2 300 kilomètres de vélo pendant l’intersaison, ce n’est pas une véritable coupure…

J’adore le vélo, je ne peux pas m’en passer… Cette année, j’ai réussi à faire huit-neuf jours sans vélo, les précédentes inter-saisons, je n’y arrivais pas. Certains me disent qu’il faudrait que je coupe, que ça me ferait du bien mentalement. Je pense juste qu’ils n’ont pas la même vision que moi. J’aime la compétition mais je n’aime pas que ça. Et puis je suis quelqu’un qui déteste s’ennuyer ou perdre du temps. Après plusieurs heures de vélo, je ne pouvais pas rester dans ma chambre le soir : je sortais me promener, parler aux gens, découvrir. Pour moi, la vie, c’est ça ! Je kiffe, je kiffe. Quand je suis en mode aventure, mon cerveau « swipe » facilement.

Pendant votre périple, vous avez continué de rouler sous les couleurs de votre équipe professionnelle…
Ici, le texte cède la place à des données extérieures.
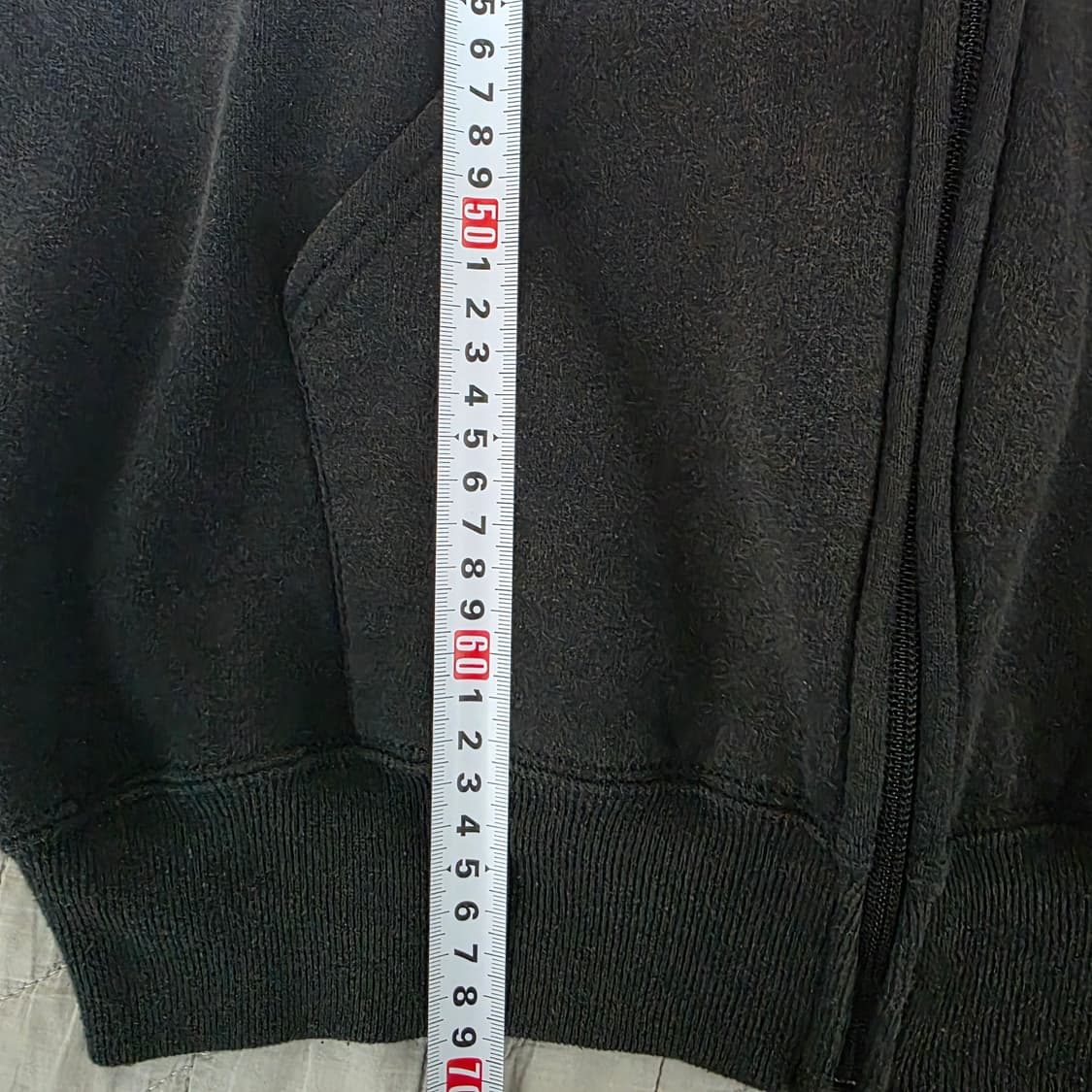 [XL] 90s 빈티지 러셀 애슬레틱 후드집업 블랙 ver.크레이지페이딩 상품이미지7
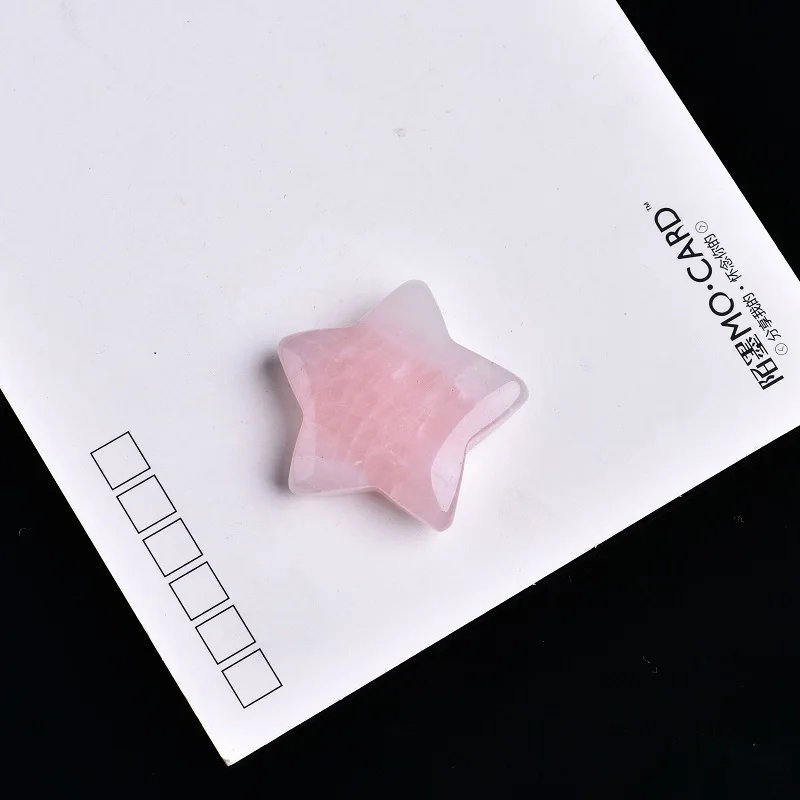 Rose Quartz 1 шт., натуральный кристалл, розовый кварц, пентаграмма, кварцевый кристалл, минеральная бижутерия, украшение для мебели, маленькие украшения для мужчин и женщин - Цвет: Rose Quartz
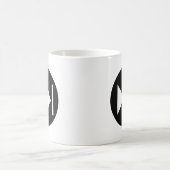 Vorlauf-Knopf-Symbol Kaffeetasse (Mittel)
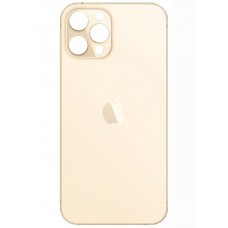 Задняя крышка (Стекло) для iPhone 12 Pro Max (Золотой)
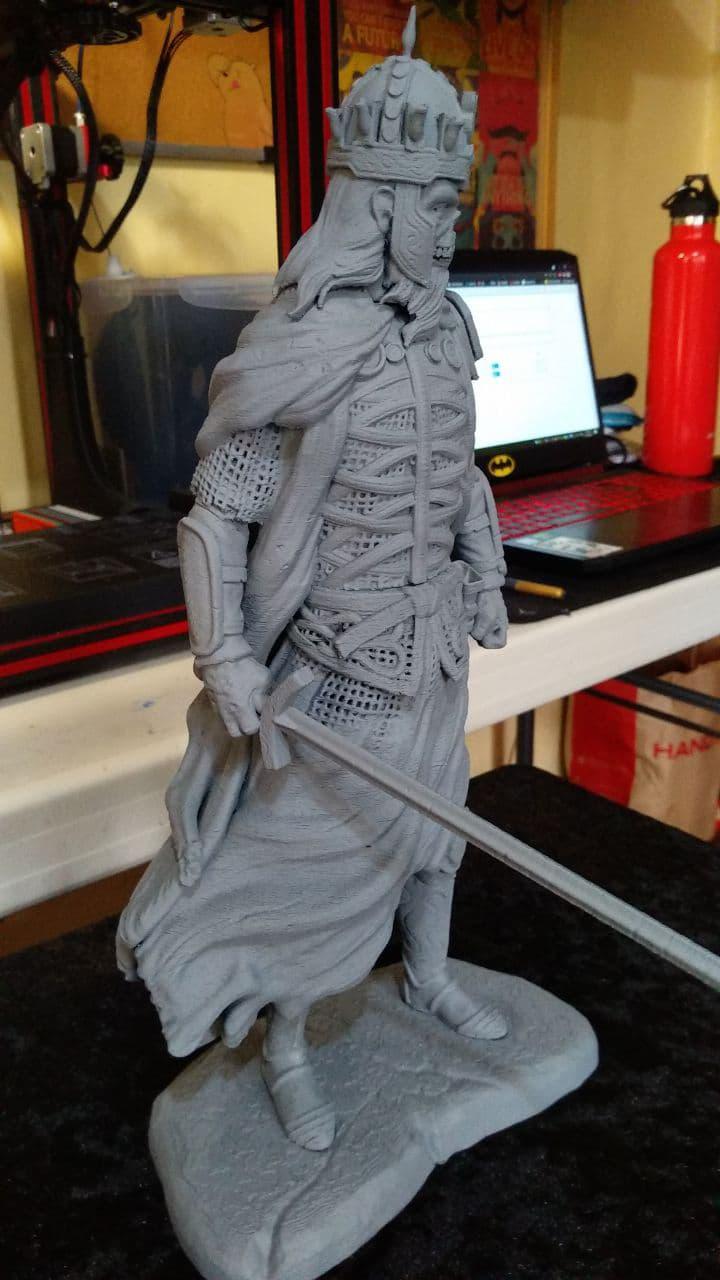指环王 亡灵国王3D打印模型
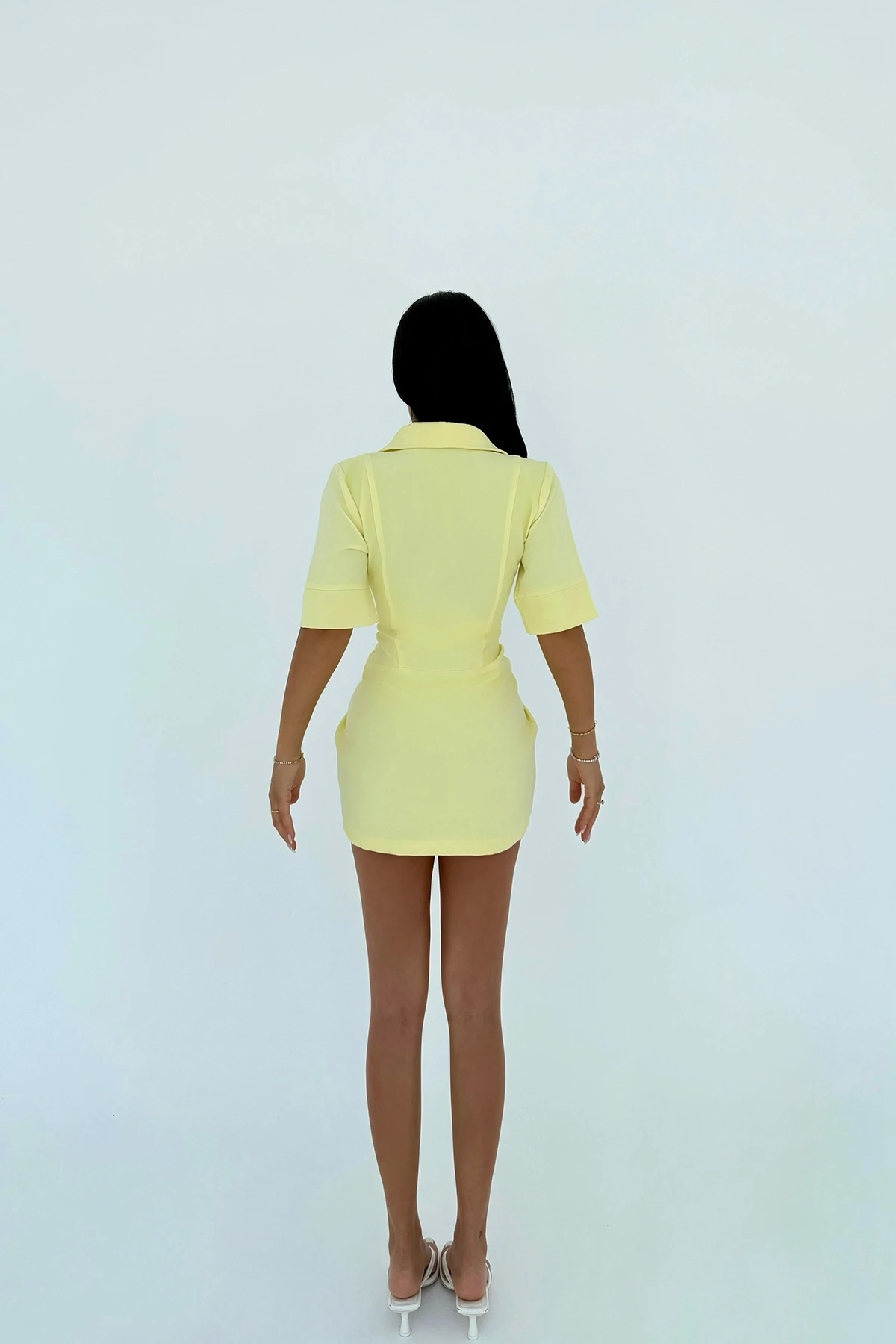 Picture of Yellow Shirt Collar Dress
Oui, mon équipe m’a donné son accord. Je lui fais un peu de visibilité comme ça. C’est d’ailleurs marrant : un Polonais m’a reconnu grâce à ce maillot. Il a vu que j’avais plus ou moins l’allure d’un coureur professionnel, il est venu me voir, il faisait du vélo en amateur. On est allé boire un coup ensemble.

Dès votre retour en Bretagne, vous n’avez pas pu vous empêcher de repartir…

Au lendemain de mon retour en France, je suis parti rejoindre mes parents qui sont en vacances au Maroc. Là-bas, pendant cinq-six jours, j’ai fait des randonnées de deux-trois heures tous les jours. Le matin, j’allais courir à jeun et le soir, à la séance de musculation.

On imagine que vous avez déjà d’autres idées de bikepacking en tête…

Ce qu’a fait Erwann Guenneugues (depuis la Bretagne, il a rallié le Japon à vélo) me donne super envie. Traverser tout un continent comme ça, ça doit être fou. L’an prochain, j’ai déjà envie de retourner en Asie, j’ai tellement accroché.